# Extract provided

= Beginning of Section =

Estate planning is an important way for every parent to prepare for the inevitable, but it is doubly important for families when special needs children are involved. Future care plans must be carefully thought through, and individuals and assets must be designated to carry them out. Creating a Special Needs Trust (SNT) is a wise way to ensure the wellbeing of children who will require care beyond parental lifespans.
Ensuring Eligibility For Benefits
Given the needs individuals with special needs have throughout their lifetimes, public support, in the form of Medicaid and Supplemental Security Income (SSI), is essential for most families. To supplement the basic services provided through these benefits, private assets are vital too, though these dollars cannot interfere with the eligibility criteria for public funds. By placing private assets in a special needs trust, families can ensure that loved ones receive both public dollars and private support throughout their lives:
Sometimes called a “Supplemental Needs Trust,” and often referred to simply as a “SNT,” this specialized trust allows assets that family members and friends contribute to it to pay for goods or services that are in the beneficiary’s best interest, while also maintaining the beneficiary’s eligibility for means-tested government assistance programs. In planning for an individual with special needs, money is not everything – there may be residences or programs that require the person with special needs to be eligible for benefits such as Medicaid or SSI and do not accept private payment. A SNT allows the beneficiary to have the best of both worlds.
Whenever any type of trust is created, one or more fiduciaries, referred to as trustees, must be designated to administer it in accordance with the intentions detailed in the trust agreement. It is especially important to carefully consider trustee designation when it comes to an SNT, and the National Law Review offers these pointers:
In selecting your trustee, the most important qualifications are loyalty and competency in administering the trust. The trustee is the quarterback of the plan who can hire financial advisors, attorneys, accountants, bookkeepers, social workers, and care managers. The trustee can delegate, but must oversee everything. Corporate trustees are an option if the trust is large enough. Look for a bank with special needs experience and a willingness to administer an SNT. If you use a corporate trustee, consider adding an individual family member or friend as a co-trustee to work with the corporate trustee who has expertise in SNTs.
Attorneys at Chambliss, Bahner & Stophel, P.C. further point out that the trustee of a Special Needs Trust must have “sole and absolute” discretion, a standard legal requirement when determining beneficiary eligibility for SSI or Medicaid,” and note that it is possible to also appoint a “trust protector with authority to remove the trustee if they are acting out of self-interest.” Once trustees are chosen, it is common practice—and often required—for the designees to obtain trustee bonds. Essentially, a trustee bond is a specific type of fiduciary bond that protects the interests of the trust and its beneficiaries in accordance with applicable laws. As a leading national provider of all types of fiduciary bonds, Colonial Surety makes it easy and efficient to obtain trustee bonds.

= End of Section =

# Data provided
= Beginning of Section =

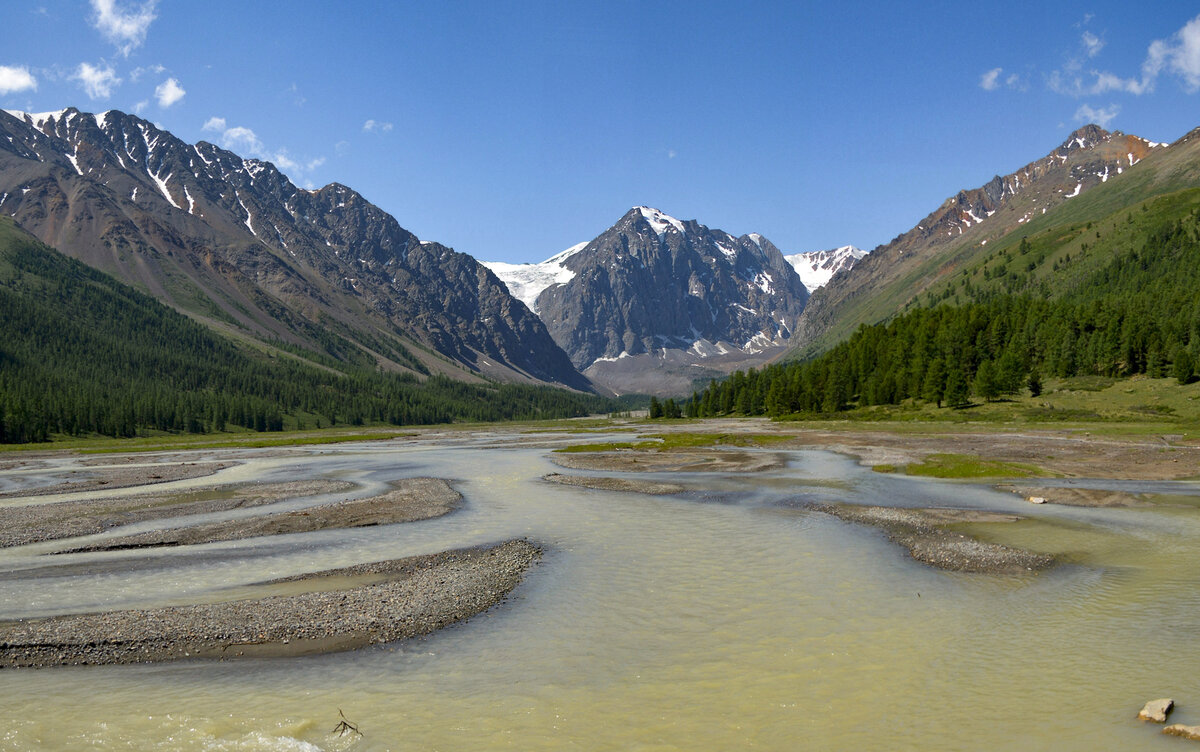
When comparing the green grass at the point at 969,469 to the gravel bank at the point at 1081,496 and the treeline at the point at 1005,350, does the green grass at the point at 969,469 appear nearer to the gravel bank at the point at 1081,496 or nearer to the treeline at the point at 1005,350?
the gravel bank at the point at 1081,496

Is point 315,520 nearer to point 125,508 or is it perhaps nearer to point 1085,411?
point 125,508

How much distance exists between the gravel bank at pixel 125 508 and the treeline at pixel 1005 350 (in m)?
120

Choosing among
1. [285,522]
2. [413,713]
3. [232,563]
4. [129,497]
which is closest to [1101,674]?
[413,713]

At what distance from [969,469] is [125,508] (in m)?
69.3

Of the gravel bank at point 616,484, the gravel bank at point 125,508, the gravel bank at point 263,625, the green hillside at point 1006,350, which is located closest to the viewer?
the gravel bank at point 263,625

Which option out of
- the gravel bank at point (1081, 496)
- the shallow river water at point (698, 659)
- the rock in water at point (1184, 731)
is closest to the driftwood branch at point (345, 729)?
the shallow river water at point (698, 659)

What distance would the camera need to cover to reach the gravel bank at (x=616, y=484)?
50.9 m

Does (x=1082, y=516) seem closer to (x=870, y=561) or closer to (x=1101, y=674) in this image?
(x=870, y=561)

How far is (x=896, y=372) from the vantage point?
144 metres

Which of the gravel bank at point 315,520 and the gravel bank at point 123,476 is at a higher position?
the gravel bank at point 315,520

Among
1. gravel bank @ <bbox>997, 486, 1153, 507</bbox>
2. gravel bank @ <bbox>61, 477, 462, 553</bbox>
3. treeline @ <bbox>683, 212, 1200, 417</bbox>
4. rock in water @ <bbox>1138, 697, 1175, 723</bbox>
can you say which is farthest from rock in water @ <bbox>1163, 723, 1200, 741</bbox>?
treeline @ <bbox>683, 212, 1200, 417</bbox>

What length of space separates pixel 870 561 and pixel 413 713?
2079cm

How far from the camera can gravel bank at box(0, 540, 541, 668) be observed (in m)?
18.5

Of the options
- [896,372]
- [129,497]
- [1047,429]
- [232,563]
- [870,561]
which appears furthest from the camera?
[896,372]
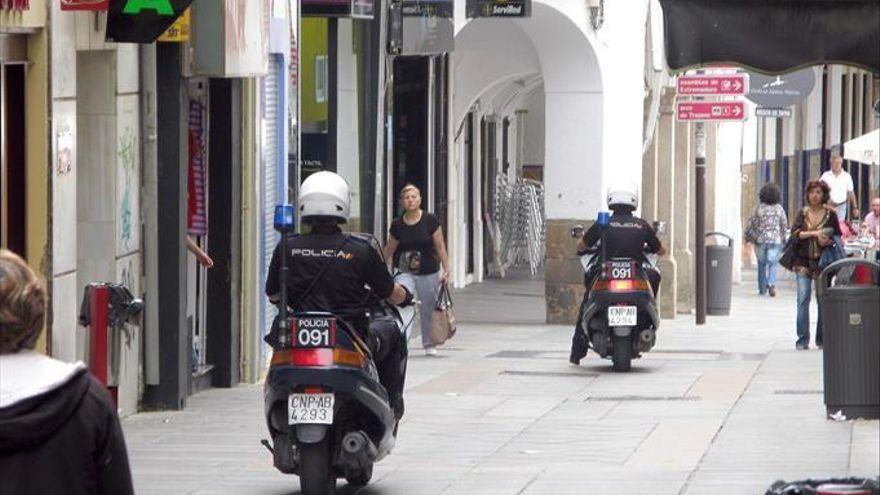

= End of Section =

# Activity
Copy the passage of the special needs trust article from "Attorneys at Chambliss, Bahner" to "efficient to obtain trustee bonds.".

# Result of the exercise
Attorneys at Chambliss, Bahner & Stophel, P.C. further point out that the trustee of a Special Needs Trust must have “sole and absolute” discretion, a standard legal requirement when determining beneficiary eligibility for SSI or Medicaid,” and note that it is possible to also appoint a “trust protector with authority to remove the trustee if they are acting out of self-interest.” Once trustees are chosen, it is common practice—and often required—for the designees to obtain trustee bonds. Essentially, a trustee bond is a specific type of fiduciary bond that protects the interests of the trust and its beneficiaries in accordance with applicable laws. As a leading national provider of all types of fiduciary bonds, Colonial Surety makes it easy and efficient to obtain trustee bonds.